Francesca D'Alessandro Behr
PhD., 2000
It is no surprise to anyone who knows her that Francesca won the Ross M. Lence Humanities Teaching Excellence Award at the University of Houston, where she is Associate Professor of Classical Studies and Italian Studies. Here is a link to the enthusiastic BMCR review of her book, Feeling History: Lucan, Stoicism, and the Poetics of Passion (Ohio State University Press).

Thomas Roche
Ph.D., 2000
I began in the PhD program, ancient history track, in fall 1993, having earned an MA in classics from the U. of VT in 1991, and then spent the next two years teaching public high school Latin. My original desire was to obtain a PhD in order to become a liberal arts college professor, but the deteriorating status of the job market over the next few years convinced me to broaden my horizons. Eventually, upon recommendation of a woman in the UB career counseling office, I decided to enrol at the UB Dept. of Information Science M.L.S. program, upon completion of my PhD. I defended my dissertation in Dec. 1999 (advisor was Prof. Steve Dyson), and began the MLS program that January, completing it in a calendar year. I then began a search for work which culminated in my appointment as a prep school librarian/ teacher in rural CT. I have taught at several schools since then, and have been serving here at AICA since 2008. Please feel free to ask me any additional questions you'd like-- I am eager to reestablish fruitful contact with fellow UB Classics alums and to offer any assistance I could to current UB students.
Thomas Virginia
Ph.D., 1999
This coming school year I will be teaching Latin I, II, III, and IV at Amherst Central High.
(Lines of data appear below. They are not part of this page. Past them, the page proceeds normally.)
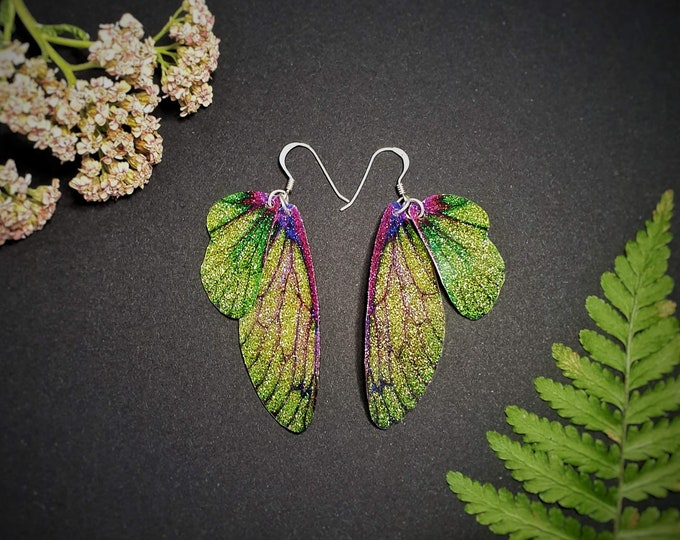 Featured listing image: Green and Purple Sparkle Fairy Wing Earrings. Medium iridescent sparkle faerie wings on sterling silver ear wires.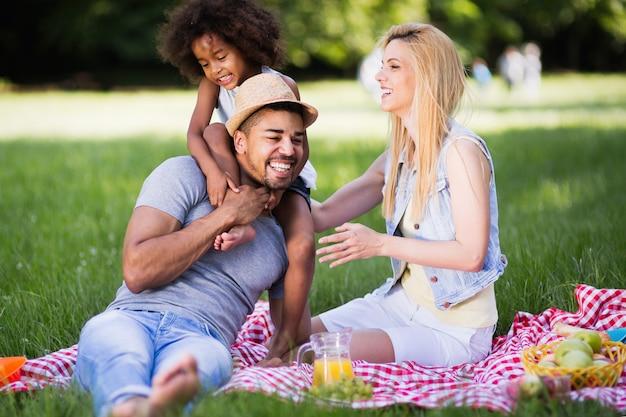 Family having fun and smiling while  picnicing in nature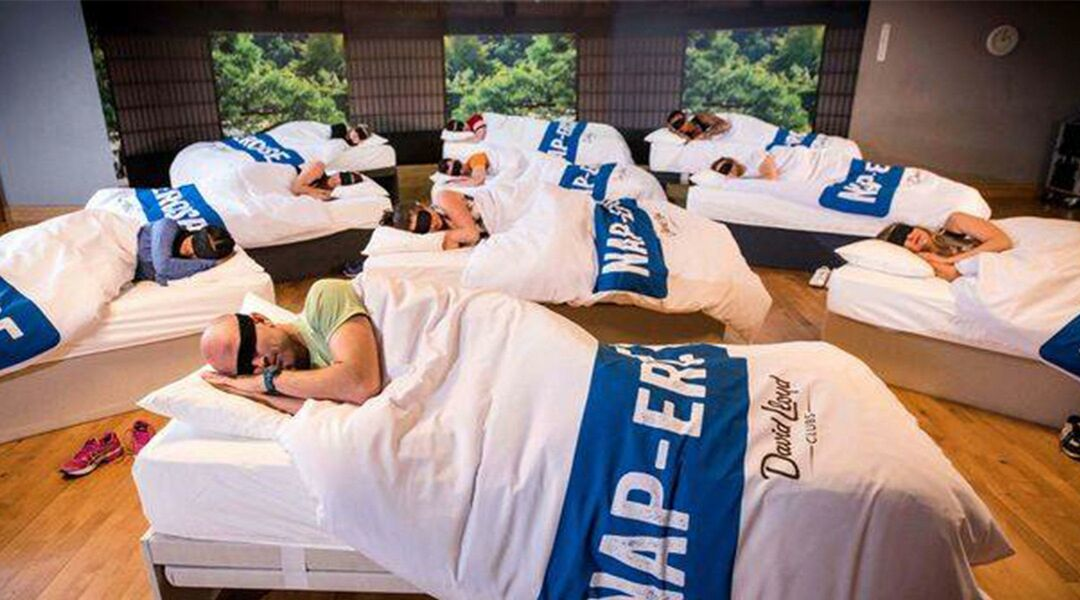 adults  sleey parents napping in beds during group exercise class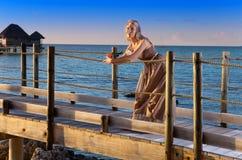 A mulher bonita nova em um vestido longo na estrada de madeira sobre o sea.portrait contra o mar tropical Fotos de Stock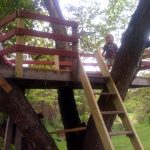 Handy-girl showing off her new treehouse.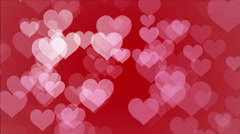 Looping background of hearts with bokeh particle imagery effects Stock Footage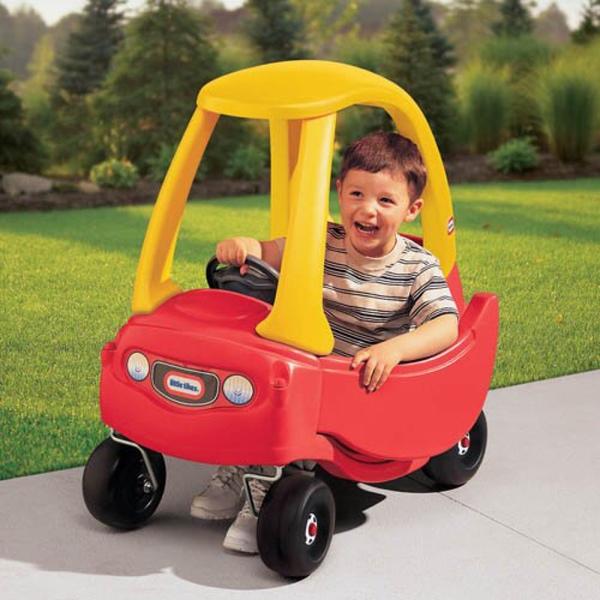 niño pequeño sobre un pequeño carro Little Tikes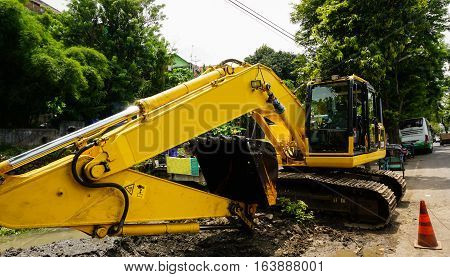 An excavator in the middle of the road photo taken in Semarang Indonesia java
I will also be teaching Latin to 6th and 7th graders at Christ the King School in Amherst. It will be my 27th year at Amherst and my 2nd year at Christ the King. My memories of the Classics Dept. at SUNY Buffalo are many. My 1st year of Graduate School (75-76) , the Classics Dept. was housed in the Spaulding Quad in the Ellicott complex. In the summer of 1976, several grad students, including myself, helped with the packing of books from the Goetz library and professors' offices, as we moved the Dept. to the 7th floor of the newly built Clemens Hall. Most of the professors who taught me are retired, but Tom Barry is still there and I have good memories of his Survey of GK. Lit. course in the Fall of 1975. I also read Sophocles with Tom in the Fall of 1979. I have so many good memories of courses I took at Buffalo and the people who taught them that this letter would become overly long if I tried to mention them all. A quick recap would include Dr. Westerink's Survey of Greek and Latin Philosophy; Dr. Peradotto's Hesiod Seminar; Reading Demosthenes with Dr. Kustas and Aeschylus with Professor Garton; Roman Historiography with Dr. Sherk; and the Archaeology of Ancient Israel with the late Sam Paley.